Text segment:

· · · ·

Kimiko Hahn: I’m sure I did. But I was also, at that point in my life, with feminism and so forth, and the original edition of Our Bodies, Ourselves and really coming into my own, I was feeling pretty assertive. So I did feel intimidated. But also, sort of—and I think my boyfriend at the time was also very good in including and encouraging me. I feel that in high school, or for most of my K through 12, that I really wasn’t—I think in the town I grew up in, we weren’t encouraged to think analytically. Not deeply. We were really encouraged to think enough to take and pass tests and to get into college, if that’s what we wanted.

 

Helena de Groot: Yeah.

 

Kimiko Hahn: But it wasn’t until I really went to Marxist study groups after college that I began to think more analytically for myself and also, that I realized I was required to have an opinion as part of this group. And I was being asked for my opinion. And that was very powerful, actually. To have to have to speak up. I had to speak up.

 

Helena de Groot: Yeah. I’m so intrigued by that. I mean, one of the reasons I’m intrigued by that is, I come from a family that seems, in that regard at least, very similar. There was only art at home. That was the only real reality. Everything else was just sort of not worthy of conversation.

 

Kimiko Hahn: Absolutely.

 

Helena de Groot: You know?

 

Kimiko Hahn: Yeah.

 

Helena de Groot: So this thing that you said about analytical thinking, I feel to a certain degree, like I still don’t know how to do that. And I don’t know how to—if it can be taught to think analytically. Do you feel like you got to a place where you actually could? Is that something that can be learned?

 

Kimiko Hahn: I feel I did. I mean, I really was in study groups where we studied dialectics. (LAUGHS)

 

Helena de Groot: Okay.

 

Kimiko Hahn: Marxist dialectics. And to look at what sort of contradictions come up and what does that mean, both in a discussion, but also in looking just around us. And so, I was given a tool, which I could use and then later accept or develop or reject. But just being given a tool to use was tremendous, tremendously powerful for me. And I use it to this day.

 

Helena de Groot: It’s still a little abstract to me. Can you give me an example of like, what was the thing, for instance, that you would look at in the real world and what would it mean to look at it through a dialectic lens?

 

Kimiko Hahn: Oh, huh, okay. (LAUGHS)

 

Helena de Groot: Sorry. (LAUGHS)

 

Kimiko Hahn: Wow. Well, I mean, even if you look at the police today.

 

Helena de Groot: Yeah.

 

Kimiko Hahn: So dialectical thinking might be to see something objectively, right. The police are being paid by taxpayers to protect people and property. Subjectively, that doesn’t always happen. Sometimes they are outside the law, even. But that’s what I mean. I look at things objectively, what is supposed to happen, and then look at the reality, what does happen? And where does that happen? Why this contradiction? I mean, you can see the incredible contradiction in the attack on the Capitol, where you had some people who were part of that sedition crowd. They were actually—some were police officers, some were army or ex-army, and they were attacking people who were there to protect and trying to protect. They were there trying to do their job. So, that’s a very interesting contradiction.

 

Helena de Groot: Yeah.

· · · ·

Given data:

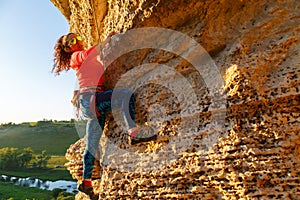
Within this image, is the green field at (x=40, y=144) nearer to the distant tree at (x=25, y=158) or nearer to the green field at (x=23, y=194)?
the green field at (x=23, y=194)

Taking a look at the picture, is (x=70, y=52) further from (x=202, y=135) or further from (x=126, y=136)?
(x=202, y=135)

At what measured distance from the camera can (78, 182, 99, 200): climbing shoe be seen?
4250 mm

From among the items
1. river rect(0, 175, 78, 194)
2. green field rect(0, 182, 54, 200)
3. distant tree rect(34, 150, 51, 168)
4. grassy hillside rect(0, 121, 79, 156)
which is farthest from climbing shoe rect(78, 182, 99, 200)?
grassy hillside rect(0, 121, 79, 156)

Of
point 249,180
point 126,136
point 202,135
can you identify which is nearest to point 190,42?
point 202,135

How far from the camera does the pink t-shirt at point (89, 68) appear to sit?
13.7 feet

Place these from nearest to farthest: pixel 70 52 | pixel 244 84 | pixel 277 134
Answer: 1. pixel 277 134
2. pixel 244 84
3. pixel 70 52

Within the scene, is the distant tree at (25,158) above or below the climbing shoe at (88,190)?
above

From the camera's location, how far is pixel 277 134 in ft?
9.35

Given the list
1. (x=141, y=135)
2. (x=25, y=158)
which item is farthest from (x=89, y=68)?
(x=25, y=158)

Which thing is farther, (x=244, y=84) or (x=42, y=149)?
(x=42, y=149)

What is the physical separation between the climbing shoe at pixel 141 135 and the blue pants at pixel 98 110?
98mm

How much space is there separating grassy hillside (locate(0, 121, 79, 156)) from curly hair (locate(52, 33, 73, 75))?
43083mm

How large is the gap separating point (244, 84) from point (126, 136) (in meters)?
1.63

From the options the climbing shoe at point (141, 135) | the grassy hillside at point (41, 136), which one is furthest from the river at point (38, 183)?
the climbing shoe at point (141, 135)
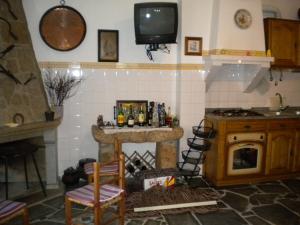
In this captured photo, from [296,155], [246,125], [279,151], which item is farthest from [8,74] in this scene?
[296,155]

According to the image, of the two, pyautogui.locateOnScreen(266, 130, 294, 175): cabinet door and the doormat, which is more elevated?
pyautogui.locateOnScreen(266, 130, 294, 175): cabinet door

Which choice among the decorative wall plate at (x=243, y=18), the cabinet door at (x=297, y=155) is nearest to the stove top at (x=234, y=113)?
the cabinet door at (x=297, y=155)


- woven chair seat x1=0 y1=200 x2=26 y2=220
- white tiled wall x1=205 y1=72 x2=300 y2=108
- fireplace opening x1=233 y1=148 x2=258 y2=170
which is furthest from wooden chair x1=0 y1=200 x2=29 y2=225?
white tiled wall x1=205 y1=72 x2=300 y2=108

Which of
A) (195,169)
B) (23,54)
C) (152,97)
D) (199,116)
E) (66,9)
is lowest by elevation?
(195,169)

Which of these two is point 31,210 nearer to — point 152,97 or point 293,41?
Result: point 152,97

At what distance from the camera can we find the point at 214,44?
3.33m

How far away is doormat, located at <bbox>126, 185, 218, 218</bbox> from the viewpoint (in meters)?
2.68

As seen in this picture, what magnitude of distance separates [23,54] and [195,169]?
7.79 feet

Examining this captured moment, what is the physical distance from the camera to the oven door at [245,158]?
329 centimetres

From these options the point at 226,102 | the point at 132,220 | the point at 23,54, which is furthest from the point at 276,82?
the point at 23,54

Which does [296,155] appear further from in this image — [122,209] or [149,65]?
[122,209]

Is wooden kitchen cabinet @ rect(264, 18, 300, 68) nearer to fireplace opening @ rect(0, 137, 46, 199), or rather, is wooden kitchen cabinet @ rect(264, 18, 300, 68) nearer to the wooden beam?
the wooden beam

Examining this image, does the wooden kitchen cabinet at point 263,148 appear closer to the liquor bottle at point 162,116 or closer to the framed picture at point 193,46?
the liquor bottle at point 162,116

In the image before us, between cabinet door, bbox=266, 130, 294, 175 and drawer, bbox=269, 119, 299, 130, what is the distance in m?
0.06
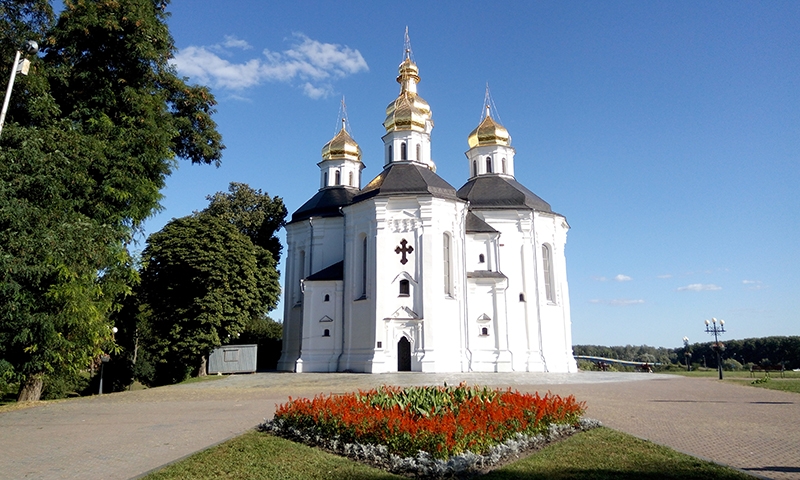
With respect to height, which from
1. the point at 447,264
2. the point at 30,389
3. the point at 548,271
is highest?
the point at 548,271

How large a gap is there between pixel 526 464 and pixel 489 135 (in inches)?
1271

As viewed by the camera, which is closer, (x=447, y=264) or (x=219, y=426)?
(x=219, y=426)

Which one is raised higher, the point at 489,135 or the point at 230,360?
the point at 489,135

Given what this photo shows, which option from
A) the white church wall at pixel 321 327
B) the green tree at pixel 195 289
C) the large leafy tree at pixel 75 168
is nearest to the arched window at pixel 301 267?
the white church wall at pixel 321 327

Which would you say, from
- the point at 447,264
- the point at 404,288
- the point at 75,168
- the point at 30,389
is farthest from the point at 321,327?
the point at 75,168

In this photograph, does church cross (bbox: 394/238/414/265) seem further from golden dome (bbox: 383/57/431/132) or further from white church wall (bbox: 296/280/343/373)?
golden dome (bbox: 383/57/431/132)

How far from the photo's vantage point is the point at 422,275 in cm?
2811

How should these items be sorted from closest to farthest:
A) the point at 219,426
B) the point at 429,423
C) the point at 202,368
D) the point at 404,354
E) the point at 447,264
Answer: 1. the point at 429,423
2. the point at 219,426
3. the point at 404,354
4. the point at 447,264
5. the point at 202,368

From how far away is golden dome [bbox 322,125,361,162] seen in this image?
38938 millimetres

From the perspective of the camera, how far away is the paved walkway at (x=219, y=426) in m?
7.63

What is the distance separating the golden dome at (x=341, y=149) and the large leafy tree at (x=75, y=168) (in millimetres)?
19461

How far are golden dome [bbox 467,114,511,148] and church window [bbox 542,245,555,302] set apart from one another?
8443 mm

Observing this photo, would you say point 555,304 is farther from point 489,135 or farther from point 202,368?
point 202,368

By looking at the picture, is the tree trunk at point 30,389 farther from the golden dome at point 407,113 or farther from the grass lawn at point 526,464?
the golden dome at point 407,113
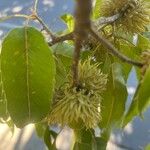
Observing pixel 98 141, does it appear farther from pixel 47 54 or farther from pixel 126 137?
pixel 126 137

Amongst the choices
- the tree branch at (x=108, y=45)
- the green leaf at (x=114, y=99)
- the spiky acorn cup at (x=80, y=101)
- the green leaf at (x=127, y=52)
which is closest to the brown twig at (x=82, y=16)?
the tree branch at (x=108, y=45)

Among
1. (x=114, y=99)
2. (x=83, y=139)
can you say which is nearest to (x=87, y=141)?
(x=83, y=139)

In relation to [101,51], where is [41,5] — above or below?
below

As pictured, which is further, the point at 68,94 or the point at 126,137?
the point at 126,137

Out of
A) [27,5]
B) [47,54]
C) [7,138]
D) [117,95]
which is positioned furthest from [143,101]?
[27,5]

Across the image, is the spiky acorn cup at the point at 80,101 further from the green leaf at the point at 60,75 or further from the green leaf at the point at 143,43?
the green leaf at the point at 143,43
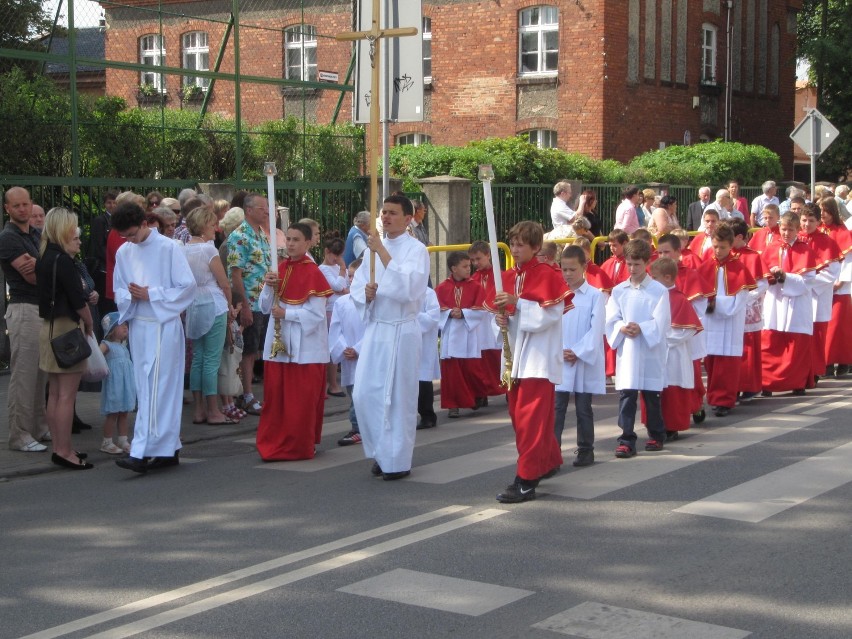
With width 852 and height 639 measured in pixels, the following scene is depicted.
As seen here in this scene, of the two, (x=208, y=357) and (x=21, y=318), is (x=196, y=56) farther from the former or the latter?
(x=21, y=318)

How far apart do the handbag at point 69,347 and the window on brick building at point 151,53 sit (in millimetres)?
8080

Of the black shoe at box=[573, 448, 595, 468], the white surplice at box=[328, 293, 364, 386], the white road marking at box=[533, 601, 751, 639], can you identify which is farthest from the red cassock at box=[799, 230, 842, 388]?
the white road marking at box=[533, 601, 751, 639]

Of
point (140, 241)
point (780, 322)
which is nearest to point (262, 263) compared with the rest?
point (140, 241)

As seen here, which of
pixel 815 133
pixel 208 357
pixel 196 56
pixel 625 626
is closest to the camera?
pixel 625 626

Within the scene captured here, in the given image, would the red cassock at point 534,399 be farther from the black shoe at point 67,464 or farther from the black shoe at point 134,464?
the black shoe at point 67,464

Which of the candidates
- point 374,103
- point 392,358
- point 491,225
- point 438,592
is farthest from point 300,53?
point 438,592

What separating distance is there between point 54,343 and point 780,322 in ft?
Answer: 24.3

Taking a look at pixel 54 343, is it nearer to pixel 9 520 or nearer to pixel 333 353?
pixel 9 520

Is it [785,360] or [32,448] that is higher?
[785,360]

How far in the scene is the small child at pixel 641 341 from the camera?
381 inches

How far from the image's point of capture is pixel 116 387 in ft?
32.1

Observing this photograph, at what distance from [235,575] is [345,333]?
4763mm

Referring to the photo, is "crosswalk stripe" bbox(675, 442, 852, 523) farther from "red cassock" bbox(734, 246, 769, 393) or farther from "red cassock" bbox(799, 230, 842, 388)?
"red cassock" bbox(799, 230, 842, 388)

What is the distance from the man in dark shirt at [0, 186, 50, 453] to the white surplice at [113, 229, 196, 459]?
1.04 metres
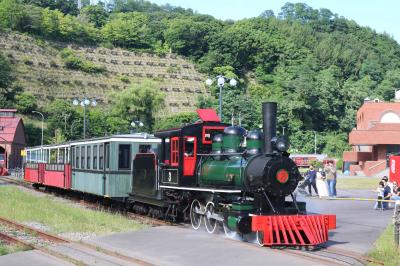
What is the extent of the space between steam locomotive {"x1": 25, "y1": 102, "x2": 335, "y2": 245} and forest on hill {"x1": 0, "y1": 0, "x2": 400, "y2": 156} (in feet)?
208

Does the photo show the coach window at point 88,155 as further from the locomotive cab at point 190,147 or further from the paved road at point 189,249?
the paved road at point 189,249

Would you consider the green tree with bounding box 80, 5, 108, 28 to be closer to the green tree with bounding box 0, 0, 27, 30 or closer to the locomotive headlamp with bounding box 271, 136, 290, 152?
the green tree with bounding box 0, 0, 27, 30

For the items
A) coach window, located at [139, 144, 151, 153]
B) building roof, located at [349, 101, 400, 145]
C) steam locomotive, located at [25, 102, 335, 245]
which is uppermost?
building roof, located at [349, 101, 400, 145]

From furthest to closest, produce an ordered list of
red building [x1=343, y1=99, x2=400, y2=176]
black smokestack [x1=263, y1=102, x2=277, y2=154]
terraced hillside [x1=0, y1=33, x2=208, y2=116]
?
terraced hillside [x1=0, y1=33, x2=208, y2=116] → red building [x1=343, y1=99, x2=400, y2=176] → black smokestack [x1=263, y1=102, x2=277, y2=154]

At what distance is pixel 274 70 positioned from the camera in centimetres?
14400

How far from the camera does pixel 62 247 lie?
1307cm

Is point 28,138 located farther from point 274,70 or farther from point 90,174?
point 274,70

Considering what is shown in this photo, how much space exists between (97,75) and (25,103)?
2879cm

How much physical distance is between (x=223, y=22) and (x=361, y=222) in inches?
6483

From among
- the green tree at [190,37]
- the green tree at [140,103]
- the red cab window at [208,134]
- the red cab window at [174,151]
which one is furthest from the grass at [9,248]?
the green tree at [190,37]

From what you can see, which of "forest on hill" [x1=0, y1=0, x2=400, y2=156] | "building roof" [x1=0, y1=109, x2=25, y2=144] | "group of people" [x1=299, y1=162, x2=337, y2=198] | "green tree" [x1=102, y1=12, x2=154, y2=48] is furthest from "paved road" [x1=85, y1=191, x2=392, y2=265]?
"green tree" [x1=102, y1=12, x2=154, y2=48]

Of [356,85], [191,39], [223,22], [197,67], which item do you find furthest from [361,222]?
[223,22]

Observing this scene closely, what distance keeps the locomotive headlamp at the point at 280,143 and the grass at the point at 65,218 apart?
4688mm

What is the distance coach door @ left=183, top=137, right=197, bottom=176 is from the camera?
1661 cm
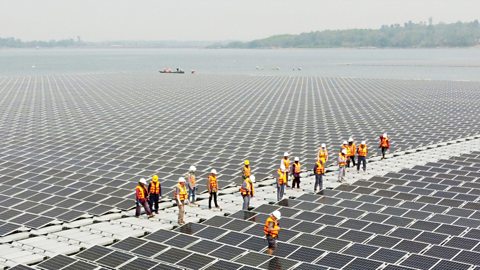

· · · ·

Work to do:
**A.** Answer these questions about the interview:
(i) Where does Kimiko Hahn say she began to think more analytically for herself?
(ii) According to Helena de Groot, what was the only real reality in her family's home?
(iii) Who does Hahn say pays the police?
**B.** Summarize the interview in two sentences.

Answers to the exercises:
**A.**
(i) In Marxist study groups after college.
(ii) Art.
(iii) Taxpayers.

**B.** Kimiko Hahn says her schooling encouraged thinking only enough to pass tests and get into college, and that she began to think analytically only in Marxist study groups after college, where she was required to have an opinion. She calls Marxist dialectics a tool she still uses and illustrates it with the contradiction between what police are supposed to do and what sometimes happens, including police officers among the crowd that attacked the Capitol.